The ogress takes Petrosinella by her hair and locks her in a tower deep in the woods with only a single window; the ogress relies on Petrosinella's extremely long hair to enter the tower. Within the tower, Petrosinella is taught "magic arts" by the ogress. One day, a prince sees her hair in the wind. Petrosinella noticing his passionate declarations of love blows him a kiss. Eventually, the prince makes his way to the tower and climbs up Petrosinella's hair after he imitates the ogress's voice. The couple continues to see each other every night, but the ogress is informed by a neighbour of the romance.

Petrosinella overhears that her secret has been revealed and plans to escape with the prince to the city. Stealing three magic gullnuts or acorns before climbing out of the tower with a rope ladder, Petrosinella uses the gullnuts as a distraction by throwing them behind her as the ogress chases the couple. The first bean turns into a dog that the ogress feeds a loaf of bread. The second becomes a lion that the ogress feeds a donkey from a nearby field, and she takes the donkey’s skin as a coat. The third bean turns into a wolf that swallows the ogress whole, as she is wearing the donkey skin.
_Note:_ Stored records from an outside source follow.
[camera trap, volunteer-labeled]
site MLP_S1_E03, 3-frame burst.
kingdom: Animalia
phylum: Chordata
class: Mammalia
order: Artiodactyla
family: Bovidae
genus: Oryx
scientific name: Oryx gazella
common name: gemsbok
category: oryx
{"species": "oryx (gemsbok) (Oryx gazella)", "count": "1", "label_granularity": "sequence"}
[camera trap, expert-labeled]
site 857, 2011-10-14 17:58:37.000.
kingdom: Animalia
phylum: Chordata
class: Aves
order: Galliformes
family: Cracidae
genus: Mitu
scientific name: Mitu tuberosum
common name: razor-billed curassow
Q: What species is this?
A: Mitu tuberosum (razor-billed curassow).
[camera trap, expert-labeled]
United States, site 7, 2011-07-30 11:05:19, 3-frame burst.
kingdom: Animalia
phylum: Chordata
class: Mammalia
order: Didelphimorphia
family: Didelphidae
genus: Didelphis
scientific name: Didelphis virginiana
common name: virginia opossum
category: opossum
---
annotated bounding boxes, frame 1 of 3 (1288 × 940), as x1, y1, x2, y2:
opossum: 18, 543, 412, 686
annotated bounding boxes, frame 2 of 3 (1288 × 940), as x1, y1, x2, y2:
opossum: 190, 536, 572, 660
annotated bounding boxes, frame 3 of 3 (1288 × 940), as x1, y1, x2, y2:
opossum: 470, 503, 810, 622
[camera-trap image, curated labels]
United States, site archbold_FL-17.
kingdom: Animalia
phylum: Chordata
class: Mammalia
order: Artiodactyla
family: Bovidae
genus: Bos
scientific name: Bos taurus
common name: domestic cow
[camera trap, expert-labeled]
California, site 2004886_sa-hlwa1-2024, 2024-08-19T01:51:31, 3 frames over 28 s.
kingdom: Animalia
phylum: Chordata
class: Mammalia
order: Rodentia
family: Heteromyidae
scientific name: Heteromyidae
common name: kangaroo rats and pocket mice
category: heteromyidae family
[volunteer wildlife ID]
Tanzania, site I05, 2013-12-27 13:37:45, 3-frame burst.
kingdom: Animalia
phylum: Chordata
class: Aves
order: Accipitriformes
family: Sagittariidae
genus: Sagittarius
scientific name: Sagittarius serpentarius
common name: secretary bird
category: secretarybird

With the ogress defeated and the couple free, Petrosinella and the prince get married with the permission of his father.

Differences with "Rapunzel" 
"Petrosinella" has many differences from both the 1812 and 1857 versions of "Rapunzel" recorded by the Grimm brothers. Notably, the Grimms' version does not mention the maiden's learning "magic arts", nor does it include an escape scene where she uses these powers to save both her and the prince from a pursuing villain. In the Grimms' version, it is the husband of a pregnant woman who steals the plant. The maiden goes to the villain immediately at birth, and the villain cuts her hair to trick the prince into the tower leading to his blinding. Furthermore, Basile does not include the maiden's out of wedlock pregnancy nor the birth of twins, which former is only mentioned explicitly in the 1812 iteration.

These differences can be accounted for by the Grimms' using translations of a French variation of the tale, "Persinette", by Charlotte-Rose de Caumont de La Force. There is no evidence of a Germanic oral version of the story, despite the Grimm brothers' believing they were recording a German fairy tale.